Earlier this year, the NASSF – the non-profit group run by OC Air Show promoter Bryan Lilley – had arranged to host two replica vessels from the golden age of sail in the resort this summer, following the successful visit of one ship last year.

That vessel, known as El Galeon Andalucia, is still slated to be in Ocean City from August 1 through September 1. But the Nao Victoria, a more accurate replica of an even older vessel, will be returning to Europe for repairs after experiencing mechanical issues during appearances in Florida earlier this year.

Furthermore, even if the Nao Victoria was seaworthy, Ocean City may still have had trouble hosting it due to water depth issues in the channel running under the Route 50 Bridge, which serves as a passage for the large vessels to berth on the bayside walk between Second and Fourth Streets on Chicago Avenue.

“There is still some dredging that would have to be done,” said Frank Miller, Special Events Director for the town. “We had the Army Corps of Engineers contractors in here, but they had a very short window of opportunity to fit it in. You can see the difference, though, where they were able to dredge.”

The city was able to have federal contractors, brought in by the Army Corps for beach replenishment earlier in the year, perform limited dredging in the bay.
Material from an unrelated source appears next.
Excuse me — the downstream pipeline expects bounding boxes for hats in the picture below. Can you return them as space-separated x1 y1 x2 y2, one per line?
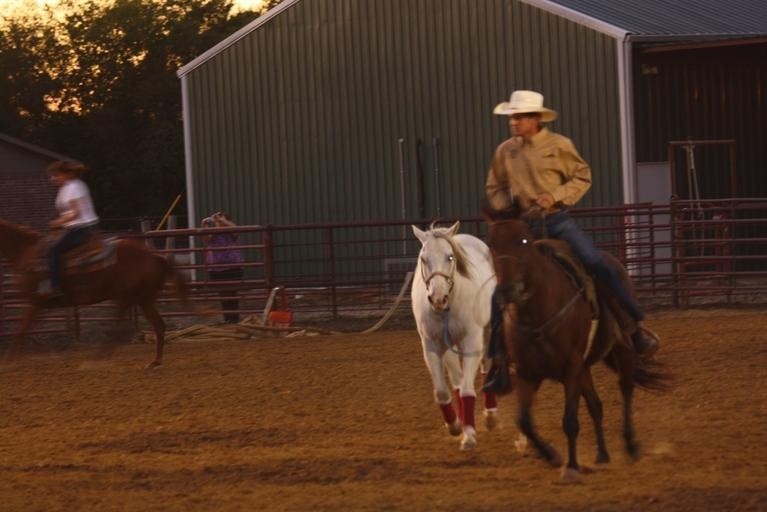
493 90 557 123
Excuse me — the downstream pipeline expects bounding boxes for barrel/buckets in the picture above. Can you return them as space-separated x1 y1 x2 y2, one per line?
268 312 292 335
The amount left for the city to do next year, Miller said, is very minimal.

“There’s not much left, but even if you have one spot that could be a hang-up, it creates a risk,” he said.

Although the Andalucia was successfully able to navigate the drawbridge channel last year, the massive vessel actually sits higher in the water than some of its smaller counterparts. This is because the Andalucia is part fiberglass, unlike the Nao Victoria and other more accurate replicas which feature all-wood construction.
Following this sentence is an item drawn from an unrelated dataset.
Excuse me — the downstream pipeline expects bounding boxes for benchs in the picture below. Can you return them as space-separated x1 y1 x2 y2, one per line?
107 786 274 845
Miller noted that the city fielded some interest from the Pride of Baltimore in coming to the resort this year. But, like the Nao Victoria, the Pride is all-wood and has a draft of over 12 feet in depth.

“There was a definitely a threshold there that they could consider trying to bring her in, but it would’ve had to have been optimal conditions,” Miller said. “There’s no need to take that risk right now. We have plenty of years to work on expanding the ‘tall ship’ attractions in Ocean City.”

Both the Andalucia and the Nao Victoria are owned by the Nao Victoria Foundation, a Spanish nonprofit group that promotes historical events relating to the 16th- through 18th-century glory days of sail, often know as the age of “tall ships.” The foundation’s namesake vessel is a perfect replica of original Victoria, the ship used by Ferdinand Magellan’s expedition to circumnavigate the globe in 1521.

But even just the Andalucia, the resort will be able to take advantage of an interesting tie-in. The vessel was used in shooting the NBC series Crossbones, which premiered May 30 and start John Malkovich as a fictionalized version of the infamous pirate Edward Teach, commonly known as Blackbeard.

“The final couple episodes of the season will be airing while the ship is in Ocean City,” Bassett said. “We’re planning a couple fun things to go along with that.”